» WHAT NEEDS TO BE DONE
Rewrite all of the items below with "sweater sleeve" changed to "cardigan sleeve" wherever it occurs, leaving everything else as is. Leave the pictures out of your answer.

» MATERIAL FOR THE TASK
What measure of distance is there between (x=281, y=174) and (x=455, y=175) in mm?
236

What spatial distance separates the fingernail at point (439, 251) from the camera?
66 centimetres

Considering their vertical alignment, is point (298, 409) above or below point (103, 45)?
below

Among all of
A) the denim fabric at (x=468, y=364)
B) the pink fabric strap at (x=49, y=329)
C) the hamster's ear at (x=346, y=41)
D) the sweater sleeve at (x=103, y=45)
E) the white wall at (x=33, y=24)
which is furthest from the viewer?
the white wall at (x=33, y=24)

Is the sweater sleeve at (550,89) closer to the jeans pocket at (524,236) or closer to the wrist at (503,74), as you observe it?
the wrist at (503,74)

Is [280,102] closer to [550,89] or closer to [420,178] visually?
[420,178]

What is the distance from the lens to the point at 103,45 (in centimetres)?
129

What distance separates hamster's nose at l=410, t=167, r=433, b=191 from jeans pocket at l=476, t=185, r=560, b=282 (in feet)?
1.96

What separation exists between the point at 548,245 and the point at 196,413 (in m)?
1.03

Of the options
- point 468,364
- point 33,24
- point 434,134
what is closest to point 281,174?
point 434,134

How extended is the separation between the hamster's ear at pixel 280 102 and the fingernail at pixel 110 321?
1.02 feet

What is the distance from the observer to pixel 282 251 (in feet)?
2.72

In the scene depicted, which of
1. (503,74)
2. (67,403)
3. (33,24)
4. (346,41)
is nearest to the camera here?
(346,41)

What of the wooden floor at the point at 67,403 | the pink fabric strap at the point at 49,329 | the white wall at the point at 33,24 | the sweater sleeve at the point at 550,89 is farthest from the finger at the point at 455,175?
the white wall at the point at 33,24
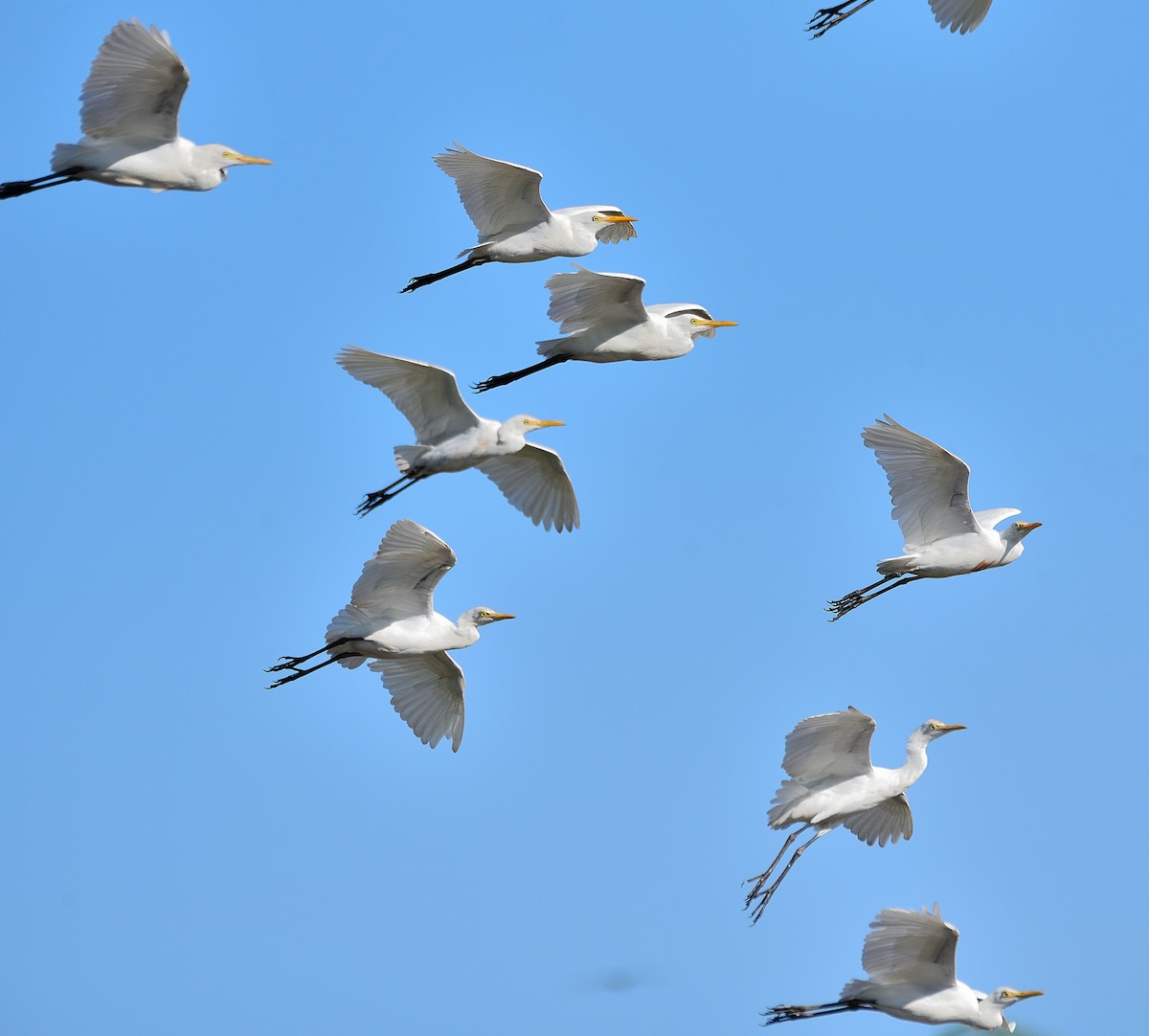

» TASK OUTPUT
What measure of distance is there between (x=281, y=174) and (x=455, y=175) in mm?
236

What spatial distance separates the fingernail at point (439, 251) from the camera?
66 centimetres

Considering their vertical alignment, is point (298, 409) above or below point (103, 45)?
below

Among all of
A) the denim fabric at (x=468, y=364)
B) the pink fabric strap at (x=49, y=329)
C) the hamster's ear at (x=346, y=41)
D) the cardigan sleeve at (x=103, y=45)
E) the white wall at (x=33, y=24)
which is furthest from the viewer?
the white wall at (x=33, y=24)

Is the cardigan sleeve at (550,89) closer to the jeans pocket at (524,236) or closer to the wrist at (503,74), as you observe it?
the wrist at (503,74)

Is [280,102] closer to [550,89] or closer to [420,178] visually?
[420,178]

What is the distance from the lens to the point at 103,45 (in centimetres)?
129

What distance separates hamster's nose at l=410, t=167, r=433, b=191 from jeans pocket at l=476, t=185, r=560, b=282 (in feet)?
1.96

What separation exists between the point at 548,245 and the point at 196,413 (in m)?
1.03

Of the options
- point 468,364
- point 33,24
- point 434,134
what is closest to point 281,174?
point 434,134

How extended is the separation between the hamster's ear at pixel 280 102 and the fingernail at pixel 110 321?
1.02 feet

What is the distance from the observer to pixel 282 251 (in feet)?
2.72

In the scene depicted, which of
1. (503,74)
2. (67,403)
3. (33,24)
4. (346,41)
is nearest to the camera here?
(346,41)

What of the wooden floor at the point at 67,403 | the pink fabric strap at the point at 49,329 | the white wall at the point at 33,24 | the cardigan sleeve at the point at 550,89 is farthest from the finger at the point at 455,175?
the white wall at the point at 33,24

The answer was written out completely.